Exercise instructions
**a)** In the passage about the universe story, on which island does Brian Swimme walk through an open air market?
**b)** Carry on the passage about the universe story from its final sentence.

— by Jennifer Morgan
The stars are our ancestors! That’s the main message of my picture book trilogy for children, and now also the newly-released movie Journey of the Universe, which aired on PBS stations nationwide in December. The movie is a documentary exploring the human connection to Earth and the cosmos, produced by Yale historian of religions Mary Evelyn Tucker and narrated by the mathematical cosmologist and story teller extraordinaire Brian Swimme.
Together, the movie and the picture books offer a wonderful parallel message. The movie does for adults what the Universe trilogy does for children—and the child in all of us. It evokes a sense of profound wonder for our universe and the energy that poured forth over billions of years to create the universe we know today.
In the movie Dr. Swimme walks through an open air market on the Mediterranean Island of Samos, colorful vegetables are piled high on every table. He picks up a beet. “Every carbon atom in this beet was fused inside a star.” Soon we see a colorful meal of vegetables from the market sliding into an outdoor oven . . . the carbon atoms about to become part of the humans who eat them. “Journey of the Universe” is about seeing everything anew, “ablaze with cosmic creativity,” inside the spectacular 13.7 billion-year story of the universe.
In the story for children, I used the storytelling technique of becoming the universe itself and telling “my” story, my “autobiography.” Illustrator Dana Andersen powerfully and evocatively brings the story to life (see Artist of the Month). As told in Born with a Bang: The Universe Tells Our Cosmic Story: “Like you, I started as a tiny speck. About 13 billion years ago, or so, I was smaller than a piece of dust under your bed. It’s hard to imagine that I started out so small. But I did. . . . Like you, I couldn’t stay small. I was bursting with wild and dazzling dreams . . .” My life as a universe, I explained, was one of both chaos and creativity. Time after time I nearly perished, but somehow I turned disaster into opportunity and created even more interesting, complex forms.

Spatial grounding data
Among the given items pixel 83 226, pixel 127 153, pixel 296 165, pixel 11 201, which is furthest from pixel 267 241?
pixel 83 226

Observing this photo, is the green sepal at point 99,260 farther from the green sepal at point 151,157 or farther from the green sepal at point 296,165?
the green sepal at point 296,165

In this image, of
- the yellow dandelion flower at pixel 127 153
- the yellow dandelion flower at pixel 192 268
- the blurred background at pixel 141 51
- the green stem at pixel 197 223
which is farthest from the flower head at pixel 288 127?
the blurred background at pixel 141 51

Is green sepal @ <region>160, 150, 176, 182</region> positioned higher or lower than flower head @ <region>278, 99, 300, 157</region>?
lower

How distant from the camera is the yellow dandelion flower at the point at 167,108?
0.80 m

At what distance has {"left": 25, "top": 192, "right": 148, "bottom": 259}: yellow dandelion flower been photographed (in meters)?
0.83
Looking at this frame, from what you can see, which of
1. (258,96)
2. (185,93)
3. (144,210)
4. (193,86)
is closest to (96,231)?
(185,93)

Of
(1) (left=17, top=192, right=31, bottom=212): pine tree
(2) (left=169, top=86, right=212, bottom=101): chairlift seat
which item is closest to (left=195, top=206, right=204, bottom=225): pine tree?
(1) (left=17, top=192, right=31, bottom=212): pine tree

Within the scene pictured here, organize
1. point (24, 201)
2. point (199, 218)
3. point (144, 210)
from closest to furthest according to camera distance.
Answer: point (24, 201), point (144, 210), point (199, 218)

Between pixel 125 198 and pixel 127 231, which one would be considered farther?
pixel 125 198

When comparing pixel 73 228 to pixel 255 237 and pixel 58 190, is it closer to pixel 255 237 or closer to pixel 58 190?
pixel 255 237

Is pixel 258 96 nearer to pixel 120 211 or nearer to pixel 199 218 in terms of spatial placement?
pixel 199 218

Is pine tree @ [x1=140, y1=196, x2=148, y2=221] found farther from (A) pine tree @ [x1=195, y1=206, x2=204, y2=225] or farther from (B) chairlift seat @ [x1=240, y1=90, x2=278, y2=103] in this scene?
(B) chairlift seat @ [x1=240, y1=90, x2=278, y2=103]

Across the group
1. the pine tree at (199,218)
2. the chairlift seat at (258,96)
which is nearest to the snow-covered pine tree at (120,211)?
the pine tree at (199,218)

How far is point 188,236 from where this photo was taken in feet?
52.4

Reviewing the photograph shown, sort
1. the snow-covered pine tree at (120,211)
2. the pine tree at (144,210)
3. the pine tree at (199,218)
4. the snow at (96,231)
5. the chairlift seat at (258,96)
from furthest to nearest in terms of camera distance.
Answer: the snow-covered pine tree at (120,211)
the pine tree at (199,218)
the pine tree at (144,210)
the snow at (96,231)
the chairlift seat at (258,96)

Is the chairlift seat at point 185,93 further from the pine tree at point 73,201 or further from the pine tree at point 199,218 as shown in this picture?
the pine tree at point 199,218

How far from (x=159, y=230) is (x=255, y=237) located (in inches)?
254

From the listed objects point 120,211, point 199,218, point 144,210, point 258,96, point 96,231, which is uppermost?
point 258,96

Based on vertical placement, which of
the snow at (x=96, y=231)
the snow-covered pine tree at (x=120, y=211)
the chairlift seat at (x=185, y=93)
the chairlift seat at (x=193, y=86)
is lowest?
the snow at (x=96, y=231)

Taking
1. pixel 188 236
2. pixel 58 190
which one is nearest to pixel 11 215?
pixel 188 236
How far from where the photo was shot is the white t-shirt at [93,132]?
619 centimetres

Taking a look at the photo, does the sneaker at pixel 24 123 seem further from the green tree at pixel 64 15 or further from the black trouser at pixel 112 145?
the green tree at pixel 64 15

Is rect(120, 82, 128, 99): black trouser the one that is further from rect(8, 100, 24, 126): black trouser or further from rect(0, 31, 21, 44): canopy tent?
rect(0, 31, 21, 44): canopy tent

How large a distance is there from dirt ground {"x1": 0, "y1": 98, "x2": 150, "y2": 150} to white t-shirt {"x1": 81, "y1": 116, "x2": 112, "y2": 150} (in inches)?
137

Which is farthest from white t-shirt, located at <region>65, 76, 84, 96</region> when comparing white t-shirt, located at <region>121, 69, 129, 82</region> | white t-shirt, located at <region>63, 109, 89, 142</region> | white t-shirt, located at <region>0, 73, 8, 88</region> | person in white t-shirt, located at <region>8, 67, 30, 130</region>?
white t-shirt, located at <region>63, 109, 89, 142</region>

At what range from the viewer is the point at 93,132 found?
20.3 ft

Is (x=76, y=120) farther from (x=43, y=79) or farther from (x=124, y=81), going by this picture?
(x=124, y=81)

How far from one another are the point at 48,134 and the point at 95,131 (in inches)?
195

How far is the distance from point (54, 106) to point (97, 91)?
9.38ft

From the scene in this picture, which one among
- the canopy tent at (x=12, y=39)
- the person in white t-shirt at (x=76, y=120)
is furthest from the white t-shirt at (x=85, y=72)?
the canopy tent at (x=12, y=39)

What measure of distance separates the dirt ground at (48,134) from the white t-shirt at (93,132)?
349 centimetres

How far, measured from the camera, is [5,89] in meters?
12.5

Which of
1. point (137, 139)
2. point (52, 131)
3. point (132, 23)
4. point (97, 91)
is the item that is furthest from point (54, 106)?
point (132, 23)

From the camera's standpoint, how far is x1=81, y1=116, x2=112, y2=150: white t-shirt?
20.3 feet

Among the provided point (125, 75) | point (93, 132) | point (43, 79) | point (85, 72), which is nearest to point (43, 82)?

---

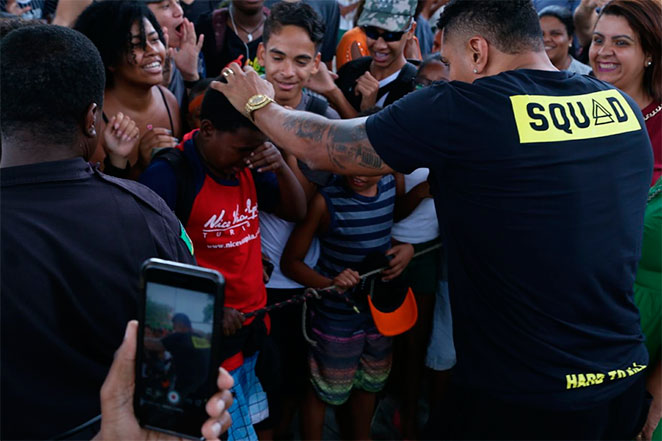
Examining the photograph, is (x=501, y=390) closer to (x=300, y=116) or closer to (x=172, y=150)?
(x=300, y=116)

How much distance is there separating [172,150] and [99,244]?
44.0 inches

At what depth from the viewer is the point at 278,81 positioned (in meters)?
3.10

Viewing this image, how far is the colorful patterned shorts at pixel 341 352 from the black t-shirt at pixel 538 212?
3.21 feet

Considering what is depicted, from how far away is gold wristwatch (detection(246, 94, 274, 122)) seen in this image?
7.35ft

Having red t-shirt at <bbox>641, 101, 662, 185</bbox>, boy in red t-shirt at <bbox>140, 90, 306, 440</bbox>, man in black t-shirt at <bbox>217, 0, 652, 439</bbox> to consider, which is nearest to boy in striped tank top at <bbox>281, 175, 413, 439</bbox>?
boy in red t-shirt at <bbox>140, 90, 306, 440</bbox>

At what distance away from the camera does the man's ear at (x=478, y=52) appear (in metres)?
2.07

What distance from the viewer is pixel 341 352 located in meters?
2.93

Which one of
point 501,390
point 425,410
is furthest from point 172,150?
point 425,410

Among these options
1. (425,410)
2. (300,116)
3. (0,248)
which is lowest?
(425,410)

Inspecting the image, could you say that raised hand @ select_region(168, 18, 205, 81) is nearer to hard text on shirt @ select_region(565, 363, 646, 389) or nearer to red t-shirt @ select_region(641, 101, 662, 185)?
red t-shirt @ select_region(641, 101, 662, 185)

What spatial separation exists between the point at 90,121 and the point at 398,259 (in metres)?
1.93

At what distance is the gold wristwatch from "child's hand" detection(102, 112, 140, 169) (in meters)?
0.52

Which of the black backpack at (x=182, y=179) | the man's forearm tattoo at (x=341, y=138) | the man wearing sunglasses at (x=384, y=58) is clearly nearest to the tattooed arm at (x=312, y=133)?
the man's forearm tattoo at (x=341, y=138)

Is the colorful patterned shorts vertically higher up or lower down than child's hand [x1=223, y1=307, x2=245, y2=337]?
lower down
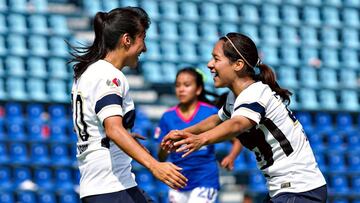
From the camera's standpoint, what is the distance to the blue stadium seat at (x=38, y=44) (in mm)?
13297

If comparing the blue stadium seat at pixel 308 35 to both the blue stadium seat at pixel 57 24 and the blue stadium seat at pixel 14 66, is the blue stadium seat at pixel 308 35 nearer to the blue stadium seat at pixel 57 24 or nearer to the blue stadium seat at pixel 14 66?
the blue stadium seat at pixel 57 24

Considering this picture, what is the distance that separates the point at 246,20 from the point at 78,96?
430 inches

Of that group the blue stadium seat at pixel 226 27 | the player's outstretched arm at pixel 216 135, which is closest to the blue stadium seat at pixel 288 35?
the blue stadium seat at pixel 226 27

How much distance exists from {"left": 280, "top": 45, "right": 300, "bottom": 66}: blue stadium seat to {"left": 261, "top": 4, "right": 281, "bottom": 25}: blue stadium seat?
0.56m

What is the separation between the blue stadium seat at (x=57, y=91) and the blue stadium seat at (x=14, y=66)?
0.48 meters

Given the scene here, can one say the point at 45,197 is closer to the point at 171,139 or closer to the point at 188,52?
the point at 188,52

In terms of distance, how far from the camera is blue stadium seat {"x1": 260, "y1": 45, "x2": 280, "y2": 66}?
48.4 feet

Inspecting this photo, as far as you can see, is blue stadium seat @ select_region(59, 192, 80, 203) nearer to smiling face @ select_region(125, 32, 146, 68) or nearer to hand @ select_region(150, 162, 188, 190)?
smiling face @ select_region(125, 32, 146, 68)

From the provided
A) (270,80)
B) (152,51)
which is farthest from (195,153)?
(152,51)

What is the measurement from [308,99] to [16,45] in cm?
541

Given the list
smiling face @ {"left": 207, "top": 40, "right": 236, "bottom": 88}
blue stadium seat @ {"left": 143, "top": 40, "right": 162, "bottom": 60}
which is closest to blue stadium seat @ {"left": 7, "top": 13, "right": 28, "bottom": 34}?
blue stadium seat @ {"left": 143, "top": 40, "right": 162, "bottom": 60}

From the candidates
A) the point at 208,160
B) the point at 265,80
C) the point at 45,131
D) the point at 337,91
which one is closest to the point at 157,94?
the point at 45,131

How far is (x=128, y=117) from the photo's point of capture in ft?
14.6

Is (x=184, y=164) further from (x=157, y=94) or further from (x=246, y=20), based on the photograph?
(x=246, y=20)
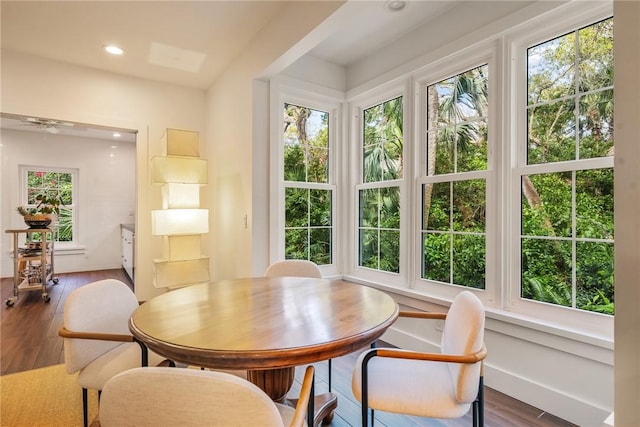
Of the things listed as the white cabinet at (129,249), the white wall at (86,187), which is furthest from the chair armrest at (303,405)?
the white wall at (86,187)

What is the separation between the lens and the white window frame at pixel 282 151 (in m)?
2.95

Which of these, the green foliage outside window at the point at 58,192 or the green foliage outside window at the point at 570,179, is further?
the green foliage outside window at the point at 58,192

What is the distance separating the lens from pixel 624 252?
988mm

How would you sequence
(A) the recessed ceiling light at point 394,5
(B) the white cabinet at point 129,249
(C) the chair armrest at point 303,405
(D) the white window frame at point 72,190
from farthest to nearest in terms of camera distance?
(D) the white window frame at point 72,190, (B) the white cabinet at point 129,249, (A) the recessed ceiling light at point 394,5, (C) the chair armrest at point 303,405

Outputs in order
**a)** Samos, in the Mediterranean.

**b)**
Born with a Bang ends with the formation of the Earth, “a burning red ball of molten stardust.” The second book, From Lava to Life: The Universe Tells Our Earth Story picks up my experience of how hot oceans and naked earth became the home of bacteria . . . jellyfish . . . flowers . . . dinosaurs! The second book ends when a huge meteor smacks into Earth and every single dinosaur sinks into extinction. Mammals Who Morph: The Universe Tells Our Evolution Story takes the tale from there with the amazing story of mammals.

Dr. Swimme tells the story through amazing photography. “What gave birth to all this beauty?” he asks. “What was the creativity that brought this about?” Charged with wonder, he challenges us to open our eyes and see unbroken ancestral relationships through deep time—all the way back to the very beginning—and to see the self-organizing capacity of the universe that gave birth to . . . us.
Life was not an accident, Swimme asserts. It naturally came forth out of the patterning within matter—a “life-generating universe.” It was bound to happen, he says. He quotes the famous quantum physicist Freeman Dyson who said, “The more I study the universe, the more I see that the universe must have known we were coming.”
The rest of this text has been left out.